▶ **What to work on**:
All lines containing the string "ұшып" must be copied from the entries.

▶ **Dataset records**:

◆ ◆ ◆ ◆ ◆

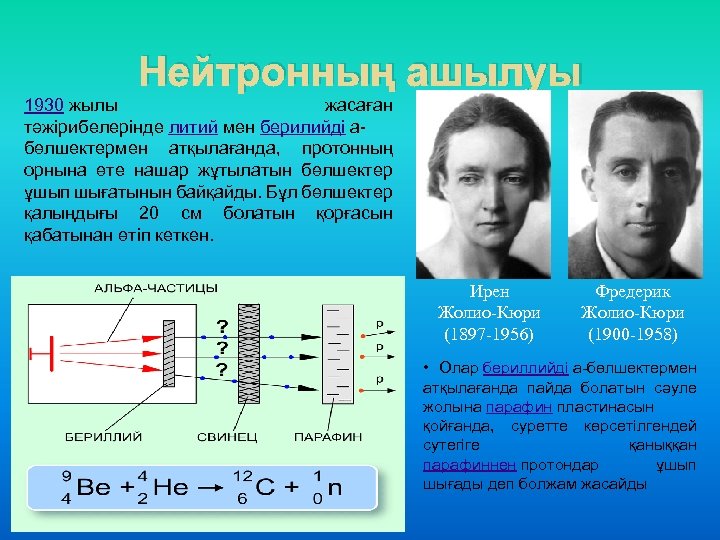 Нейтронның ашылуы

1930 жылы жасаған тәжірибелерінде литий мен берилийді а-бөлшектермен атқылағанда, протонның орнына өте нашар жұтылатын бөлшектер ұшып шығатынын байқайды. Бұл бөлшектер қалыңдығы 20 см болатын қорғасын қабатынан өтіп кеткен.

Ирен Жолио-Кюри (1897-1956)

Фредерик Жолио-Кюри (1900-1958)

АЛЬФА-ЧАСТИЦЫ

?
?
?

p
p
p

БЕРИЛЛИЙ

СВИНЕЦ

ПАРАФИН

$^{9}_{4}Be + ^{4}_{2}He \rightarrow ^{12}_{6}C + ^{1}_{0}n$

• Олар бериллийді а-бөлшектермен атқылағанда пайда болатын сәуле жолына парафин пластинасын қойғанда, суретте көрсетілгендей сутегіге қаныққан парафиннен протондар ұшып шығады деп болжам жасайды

◆ ◆ ◆ ◆ ◆

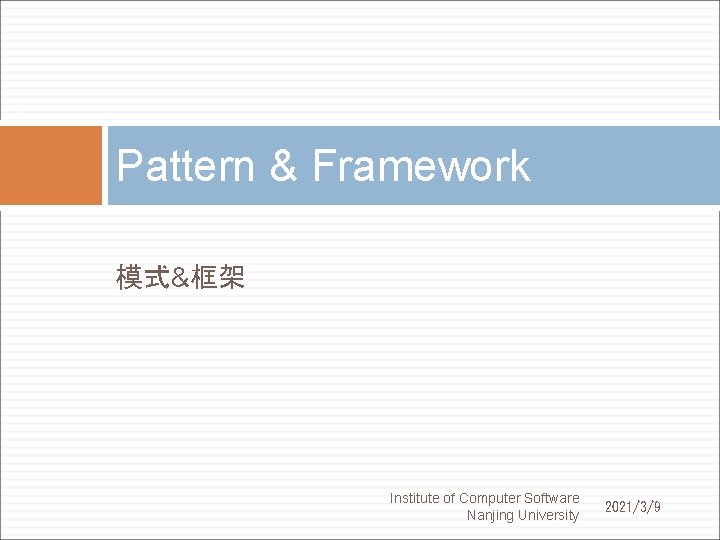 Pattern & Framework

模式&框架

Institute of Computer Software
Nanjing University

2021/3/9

◆ ◆ ◆ ◆ ◆

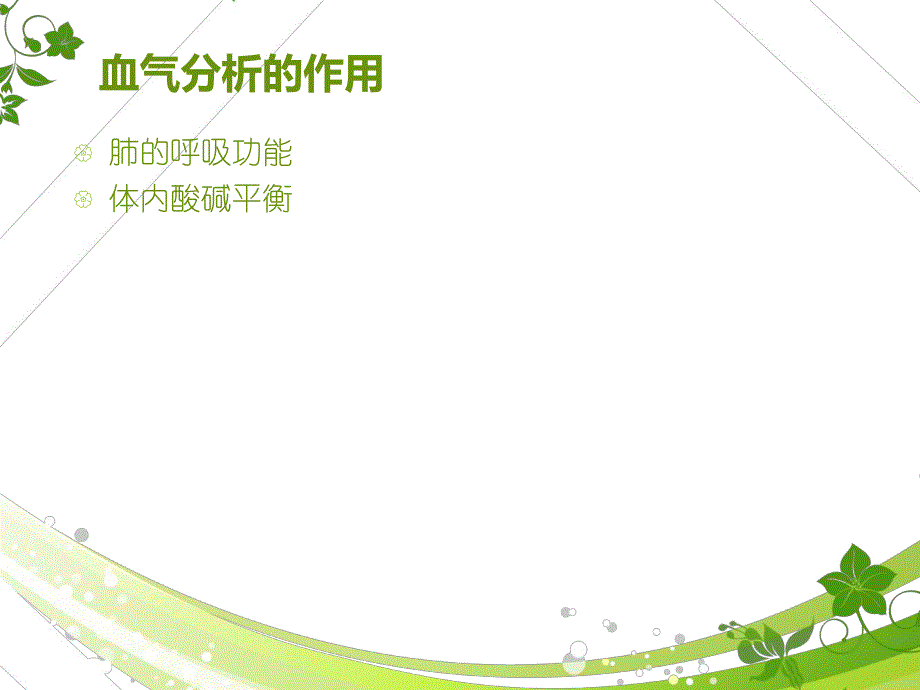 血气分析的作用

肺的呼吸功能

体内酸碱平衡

◆ ◆ ◆ ◆ ◆

▶ **Response below**:
1930 жылы жасаған тәжірибелерінде литий мен берилийді а-бөлшектермен атқылағанда, протонның орнына өте нашар жұтылатын бөлшектер ұшып шығатынын байқайды. Бұл бөлшектер қалыңдығы 20 см болатын қорғасын қабатынан өтіп кеткен.
• Олар бериллийді а-бөлшектермен атқылағанда пайда болатын сәуле жолына парафин пластинасын қойғанда, суретте көрсетілгендей сутегіге қаныққан парафиннен протондар ұшып шығады деп болжам жасайды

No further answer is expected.